Your goal ::
Write out the whole listing exactly; no images belong in it.
====================
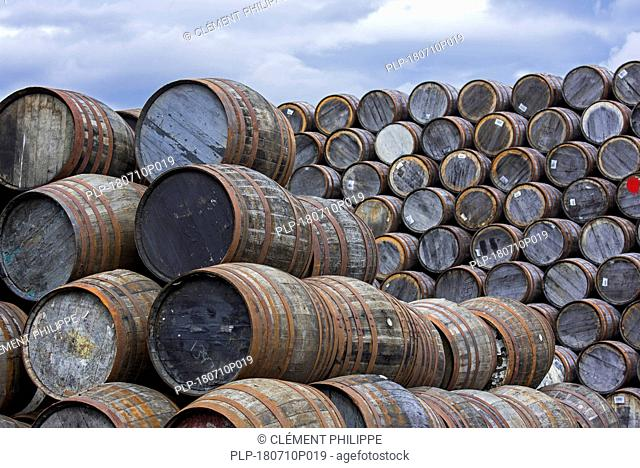 Huge stacks of discarded whisky casks / barrels at Speyside Cooperage, Craigellachie, Aberlour, Banffshire, Grampian, Scotland, UK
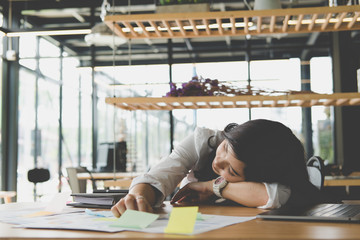 tired businesswoman sleep at office. exhausted woman dozing at workplace. overwork, fatigue concept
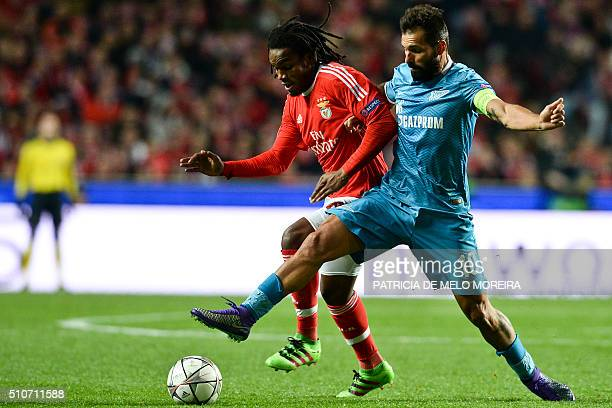 Benfica's midfielder Renato Sanches vies with Zenit's Portuguese midfielder Danny Gomes during the UEFA Champions League round of 16 football match...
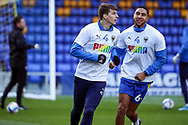 AFC Wimbledon defender Steve Seddon (42) and AFC Wimbledon defender Terell Thomas (6) warming up prior to kick off during the EFL Sky Bet League 1 match between AFC Wimbledon and Bristol Rovers at Plough Lane, London, United Kingdom on 5 December 2020.
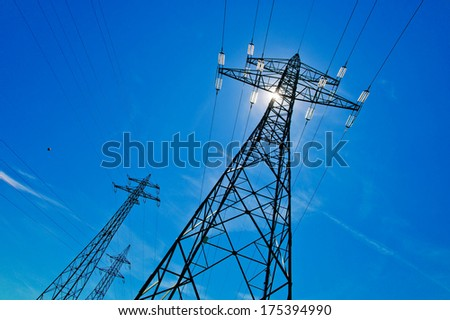 a high-voltage pylons for electricity against blue sky and sun rays - stock photo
====================
Your response ::
 Huge stacks of discarded whisky casks / barrels at Speyside Cooperage, Craigellachie, Aberlour, Banffshire, Grampian, Scotland, UK
 tired businesswoman sleep at office. exhausted woman dozing at workplace. overwork, fatigue concept
 Benfica's midfielder Renato Sanches vies with Zenit's Portuguese midfielder Danny Gomes during the UEFA Champions League round of 16 football match...
 AFC Wimbledon defender Steve Seddon (42) and AFC Wimbledon defender Terell Thomas (6) warming up prior to kick off during the EFL Sky Bet League 1 match between AFC Wimbledon and Bristol Rovers at Plough Lane, London, United Kingdom on 5 December 2020.
 a high-voltage pylons for electricity against blue sky and sun rays - stock photo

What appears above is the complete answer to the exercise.